Barbara Dzagan-Patrick, who lives in a second-floor apartment in the building, said she had left the building early in the afternoon to go to the bank when her neighbor across the hall called her to tell her about the fire.
“I raced like hell to get back and help,” she said.
Sandi DeRuntz and her fiance, Matt Landry, live in one of the eight apartments in the building. DeRuntz said when she heard the fire alarms go off at about 2 p.m., she told her kids to exit out of the front of the building and then scrambled to save her dog and her neighbor’s dog. When police arrived on scene to help her escape, she worried she was not able to rescue her neighbor’s dog.
“I was throwing up with worry about the dog,” she said.
Jonathan Parville had lived in the now-charred building his entire life with his mother and sister. He also was away from the building when the blaze started. When his mother called him about the fire, he said he had to park his car near a section of Main Street blocked off by police and run along the Nashua River Rail Trail to get back to the building.

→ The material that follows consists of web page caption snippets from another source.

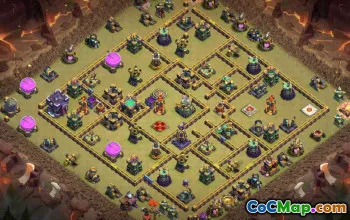 CoC Town Hall 15 Base Layouts & Maps - Copy Now! #26951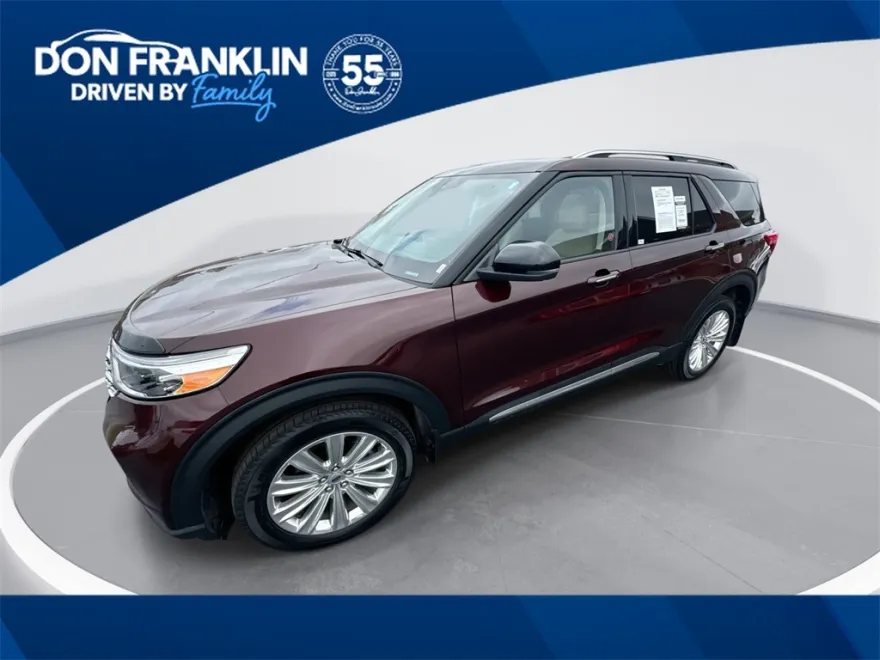 2022 Ford Explorer Limited photo 1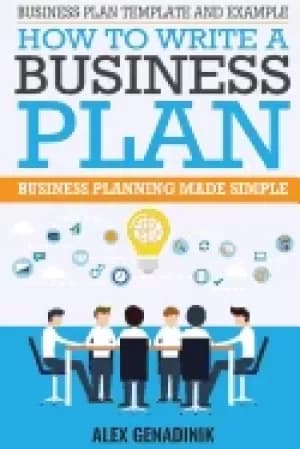 business plan template and example how to write a business plan business pl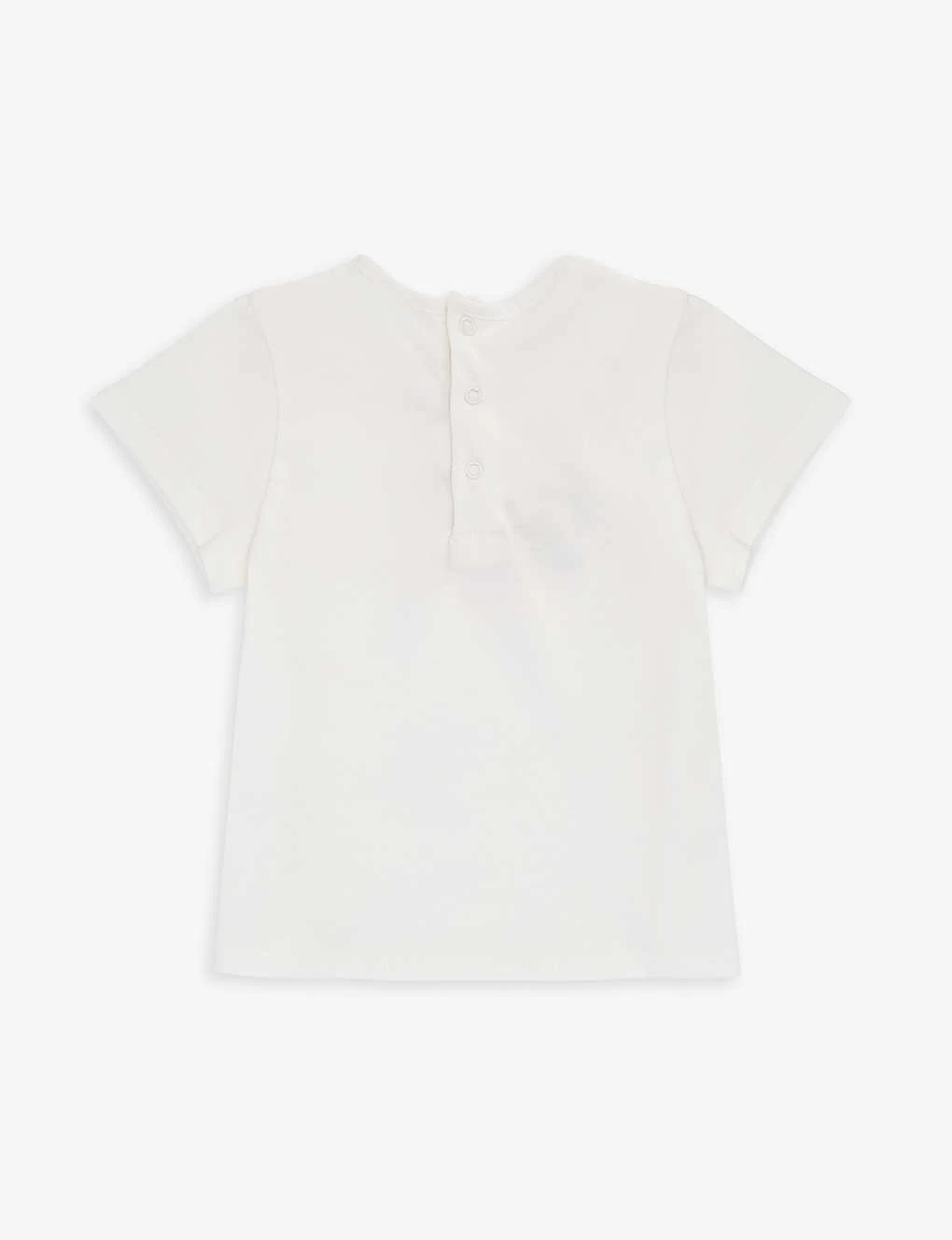 Chloé Floral Logo-embroidered Cotton-jersey T-shirt 4-14 Years 3 Chloé Floral Logo-embroidered Cotton-jersey T-shirt 4-14 Years - Image 3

“When I got back, the whole left side of the building was up in flames,” he said.
According to the town of Groton, the property is owned by Dementian Guschov Jr., of Andover.
Members of the Ayer, Pepperell, Littleton and Westford fire departments were called to the scene to assist Groton. Littleton Fire Chief Scott Wodzinski said the fire was extinguished as of 4:46 p.m., though firefighters were still assessing the damage at that time.
After escaping the blaze, residents were disheartened at what possessions they may have lost and were waiting to see where they would be sleeping Monday night. Town officials and the Groton-Dunstable Regional School District have reached out to residents offering support. DeRuntz said she and other building residents felt comfortable and appreciative for those charitable efforts.
“This town talks about how it’ll be there for people, but a lot of us here haven’t experienced that,” DeRuntz said. “I hope that people will step up and take care of people. Everyone says ‘we’re all in this together,’ but there’s a lot of bias here. I’m just really worried and want everyone to be OK.”